Carney FAILS on campaign promises
Canada’s economy, affordability crisis, trade uncertainty, energy future, immigration policy, and public-sector accountability all collide in this episode of The Really Big Show.
The discussion opens with Mark Carney’s broken campaign promises, including his claim that he was the best person to negotiate with Donald Trump and protect Canada’s trade relationship with the United States. With CUSMA uncertainty growing, Mexico appearing to move ahead in talks, and Canadian businesses facing more instability, the hosts argue Canada is being left exposed at the worst possible time.
From there, the conversation turns to Canada’s stalled resource economy, the lack of private-sector confidence in major projects, and the push for electrification. The hosts question whether Carney’s energy strategy actually addresses affordability, reliability, and economic growth, or simply distracts from the urgent need to get Canadian resources to market.
The episode also digs into public-sector entitlement and government waste, including massive executive expenses, business-class travel, a growing federal bureaucracy, and billions spent on outside consultants.
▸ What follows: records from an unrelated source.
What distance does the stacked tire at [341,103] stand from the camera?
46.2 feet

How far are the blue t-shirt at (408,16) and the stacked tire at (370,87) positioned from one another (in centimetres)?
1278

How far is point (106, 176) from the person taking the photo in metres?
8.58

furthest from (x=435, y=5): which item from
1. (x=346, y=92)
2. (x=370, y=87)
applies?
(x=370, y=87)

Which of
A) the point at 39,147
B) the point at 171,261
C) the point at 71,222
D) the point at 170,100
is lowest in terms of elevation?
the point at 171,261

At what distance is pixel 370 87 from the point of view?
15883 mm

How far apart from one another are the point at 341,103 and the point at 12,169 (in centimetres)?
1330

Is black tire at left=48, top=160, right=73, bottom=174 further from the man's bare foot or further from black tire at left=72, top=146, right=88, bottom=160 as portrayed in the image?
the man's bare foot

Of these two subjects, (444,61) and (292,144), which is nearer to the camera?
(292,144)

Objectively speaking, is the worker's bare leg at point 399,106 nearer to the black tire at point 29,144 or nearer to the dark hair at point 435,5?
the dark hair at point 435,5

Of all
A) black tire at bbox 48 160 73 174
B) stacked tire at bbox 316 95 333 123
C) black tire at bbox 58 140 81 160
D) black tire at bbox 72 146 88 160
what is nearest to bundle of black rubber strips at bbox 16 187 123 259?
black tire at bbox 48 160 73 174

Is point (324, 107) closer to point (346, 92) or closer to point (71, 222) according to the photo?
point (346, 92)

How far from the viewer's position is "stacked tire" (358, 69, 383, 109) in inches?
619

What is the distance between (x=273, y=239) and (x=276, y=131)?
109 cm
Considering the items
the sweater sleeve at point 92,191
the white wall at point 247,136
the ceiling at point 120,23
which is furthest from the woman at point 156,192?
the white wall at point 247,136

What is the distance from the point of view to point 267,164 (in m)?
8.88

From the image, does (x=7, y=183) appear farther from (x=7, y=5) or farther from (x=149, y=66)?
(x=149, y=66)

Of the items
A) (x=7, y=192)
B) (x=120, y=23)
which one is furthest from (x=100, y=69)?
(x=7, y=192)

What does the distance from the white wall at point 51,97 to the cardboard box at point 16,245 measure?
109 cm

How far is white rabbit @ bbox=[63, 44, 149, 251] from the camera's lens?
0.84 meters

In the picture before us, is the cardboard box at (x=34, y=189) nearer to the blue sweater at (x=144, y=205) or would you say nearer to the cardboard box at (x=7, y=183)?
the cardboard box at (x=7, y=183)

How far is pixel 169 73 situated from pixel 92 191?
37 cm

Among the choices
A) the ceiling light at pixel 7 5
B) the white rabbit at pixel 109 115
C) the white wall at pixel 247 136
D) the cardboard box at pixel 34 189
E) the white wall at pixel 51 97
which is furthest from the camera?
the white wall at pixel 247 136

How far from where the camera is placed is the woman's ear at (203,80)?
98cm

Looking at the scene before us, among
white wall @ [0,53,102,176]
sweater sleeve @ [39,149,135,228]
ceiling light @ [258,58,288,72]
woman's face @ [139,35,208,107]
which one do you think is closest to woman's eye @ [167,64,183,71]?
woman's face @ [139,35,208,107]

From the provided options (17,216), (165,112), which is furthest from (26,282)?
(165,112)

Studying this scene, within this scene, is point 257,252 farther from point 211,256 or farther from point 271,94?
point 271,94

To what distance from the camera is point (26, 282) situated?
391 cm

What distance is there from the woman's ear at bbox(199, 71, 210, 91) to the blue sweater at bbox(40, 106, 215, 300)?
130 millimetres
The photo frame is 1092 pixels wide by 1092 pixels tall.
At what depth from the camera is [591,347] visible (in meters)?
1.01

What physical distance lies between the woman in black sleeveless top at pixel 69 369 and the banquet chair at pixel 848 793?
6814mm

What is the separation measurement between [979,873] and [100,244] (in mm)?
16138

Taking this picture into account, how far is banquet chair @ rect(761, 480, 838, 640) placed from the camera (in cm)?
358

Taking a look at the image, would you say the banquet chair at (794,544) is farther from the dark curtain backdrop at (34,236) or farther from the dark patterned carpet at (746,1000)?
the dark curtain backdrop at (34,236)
At a time when Canadians are struggling with groceries, rent, mortgages, and taxes, the segment asks why government officials keep spending like there are no consequences.
Finally, the show looks at Canada’s new immigration category for foreign military recruits and raises concerns about national security, military readiness, and whether the government is truly rebuilding the Armed Forces or just shifting numbers around to satisfy NATO spending targets.
It is a full breakdown of a country facing serious pressure on multiple fronts: weaker investment, higher costs, trade uncertainty, energy grid questions, government waste, and leadership that seems more focused on spin than results.